28 Jan 2026
by Meat Business Women

Influence, Visibility and Self-Advocacy: How to Be Seen, Heard and Progress Without Losing Yourself

Influence, visibility and self-advocacy are often talked about as if they’re skills you need once you reach a certain level. But, in reality, they shape your career from day one.

And these three things are often the difference between feeling stuck and moving forward at work, no matter your role, function or level.

Across the food and meat industry, we hear the same quiet frustrations from women at every career stage. I’m doing the work, but no one seems to notice. I don’t want to come across as pushy. I’ll speak up once I’m more experienced.

Influence, visibility and self-advocacy aren’t “senior leader skills” or down to 'being more confident' In fact they are brilliant career skills and the great news is that they can be learnt.

Why Visibility and Self-Promotion Matter (Even If It Feels Uncomfortable)

Research consistently shows that visibility matters. A Catalyst Research Report found that women who are proactive in making their achievements visible progress further, feel more satisfied in their careers and see greater compensation growth than those who don’t.

Yet a lot of professionals reply on hard work alone - doing more, taking on more, and they don't focus on being more visible.

Visibility isn’t about ego or being boastful. It’s about ensuring your contribution is understood, especially in busy, fast-moving environments where decisions are made quickly and often without full context.

Influence Starts Earlier Than You Think

Influence is about how your input shapes decisions, conversations and outcomes.

If you’re early in your career, influence might look like asking good questions, sharing ideas in team meetings or being known as someone who follows through. At mid-career, it often means building credibility beyond your immediate role, influencing stakeholders or shaping how work gets done across teams. At senior level, influence becomes about setting direction, role-modelling behaviour and opening doors for others.

Authentic Influence Starts With Knowing Yourself

One of the most powerful messages from Michelle Redfern’s Masterclass on self-promotion is that influence starts with authenticity.

“To be authentic, you have to be fully aware of what makes you great.”

That means taking time to understand yourself before trying to communicate your value to others.

Michelle encourages starting with two practical steps:

1. Recognise your attributes
Ask yourself: what are you known for? It might be being credible, collaborative, decisive, calm under pressure or a brilliant listener. These attributes form part of your professional DNA.

2. Identify your strengths
These are the skills you’ve built over time, such as people leadership, strategic thinking, problem-solving, technical expertise or relationship-building. Tools like Gallup StrengthsFinder can help, but reflection works just as well.

A useful prompt is finishing the sentence: “I am known for my…”

If you can’t articulate this, others won’t be able to either.

Making Self-Advocacy Easier (Especially for Introverts)

Self-advocacy doesn’t have to mean big speeches or bold self-promotion. Michelle suggests creating a simple “brag book” – a private record of achievements, feedback, compliments and milestones. This might be an email folder, notes on your phone or a short document you update regularly.

This makes it much easier to answer questions like:
How’s work going? What have you been proud of recently? What should I know about your role?

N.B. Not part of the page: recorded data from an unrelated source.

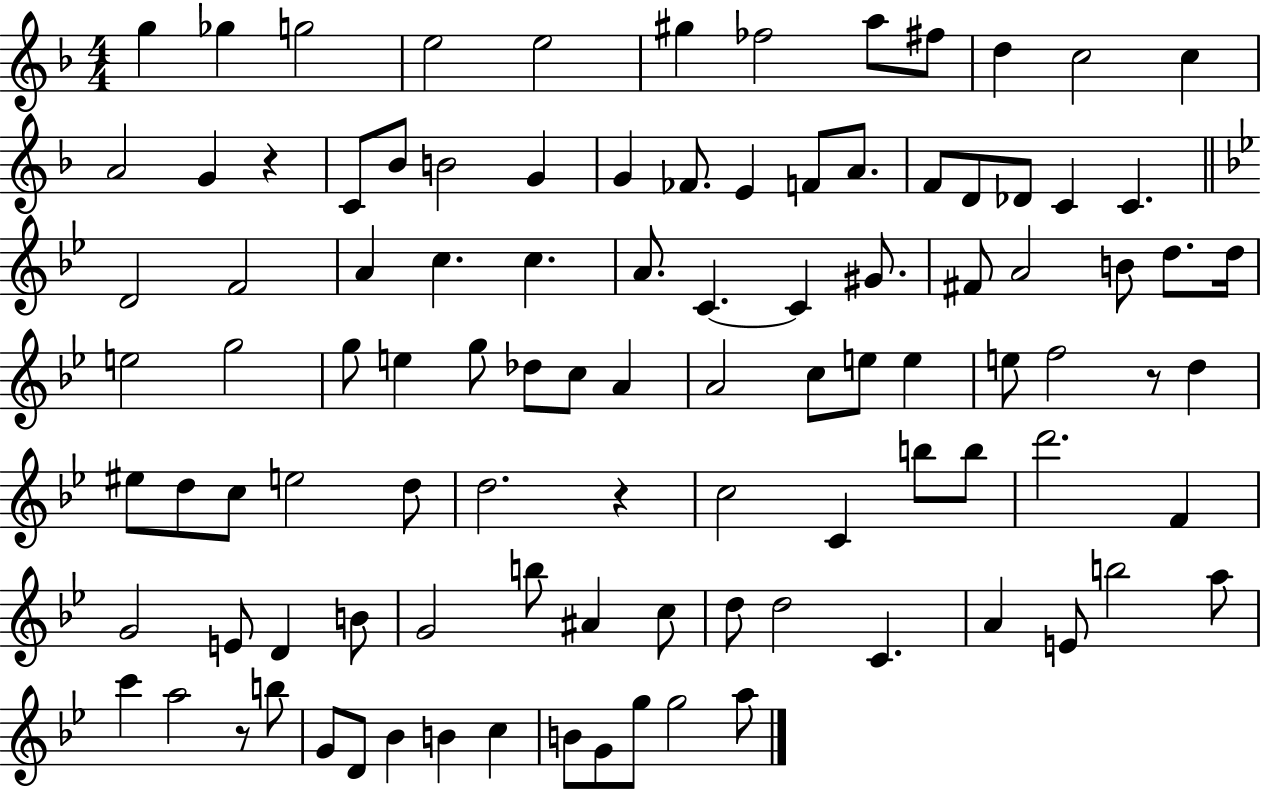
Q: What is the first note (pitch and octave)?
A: G5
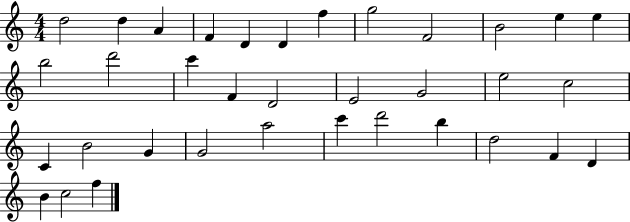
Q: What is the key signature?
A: C major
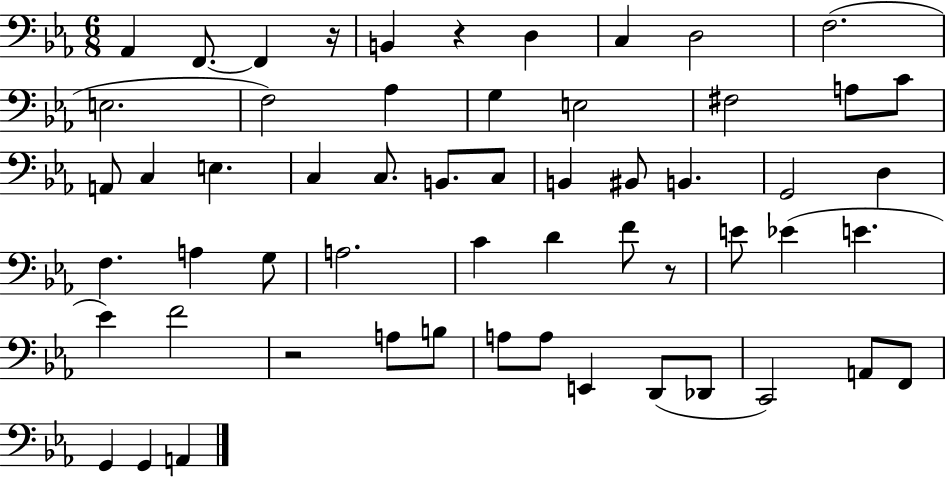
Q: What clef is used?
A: bass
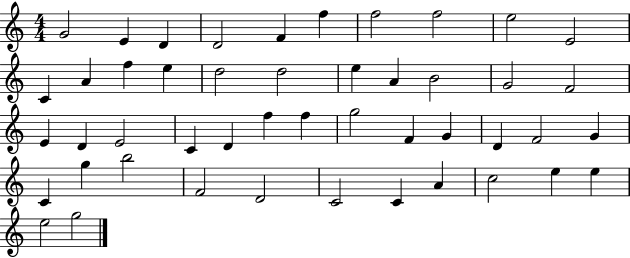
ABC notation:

X:1
T:Untitled
M:4/4
L:1/4
K:C
G2 E D D2 F f f2 f2 e2 E2 C A f e d2 d2 e A B2 G2 F2 E D E2 C D f f g2 F G D F2 G C g b2 F2 D2 C2 C A c2 e e e2 g2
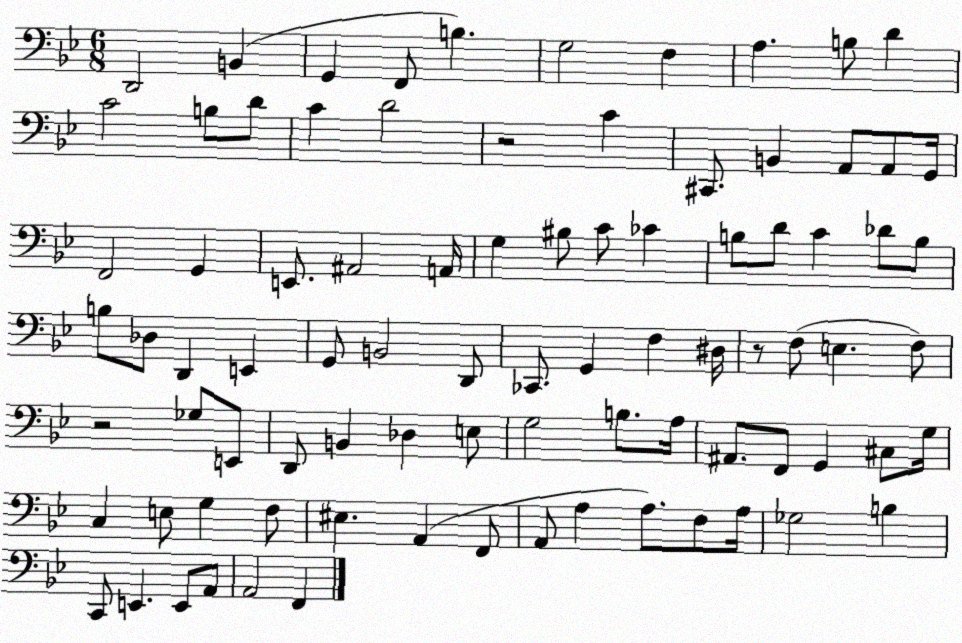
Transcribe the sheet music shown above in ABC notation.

X:1
T:Untitled
M:6/8
L:1/4
K:Bb
D,,2 B,, G,, F,,/2 B, G,2 F, A, B,/2 D C2 B,/2 D/2 C D2 z2 C ^C,,/2 B,, A,,/2 A,,/2 G,,/4 F,,2 G,, E,,/2 ^A,,2 A,,/4 G, ^B,/2 C/2 _C B,/2 D/2 C _D/2 B,/2 B,/2 _D,/2 D,, E,, G,,/2 B,,2 D,,/2 _C,,/2 G,, F, ^D,/4 z/2 F,/2 E, F,/2 z2 _G,/2 E,,/2 D,,/2 B,, _D, E,/2 G,2 B,/2 A,/4 ^A,,/2 F,,/2 G,, ^C,/2 G,/4 C, E,/2 G, F,/2 ^E, A,, F,,/2 A,,/2 A, A,/2 F,/2 A,/4 _G,2 B, C,,/2 E,, E,,/2 A,,/2 A,,2 F,,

This is great preparation and is so much easier to have in advance so you don't feel pressure on the spot if someone asks you!

When and Where to Self-Promote

Self-advocacy works best when it’s regular and low-key, not saved for one big moment. Opportunities show up all the time: one-to-ones, progress updates, town halls, skip-level meetings, CV updates or when you start working with a new manager.

As Michelle puts it, “Your good work is not enough if no one knows about it.”

The Bigger Picture

Michelle reassured us that (luckily) influence, visibility and self-advocacy aren’t about changing who you are, but instead are about making sure your amazing contributions don't stay hidden. 

If any of these feel uncomfortable, that’s totally normal! Most of us weren’t taught how to do this, especially in practical, everyday ways. But they’re learnable skills and they’re brilliant for building confidence, progression and long-term fulfilment at work.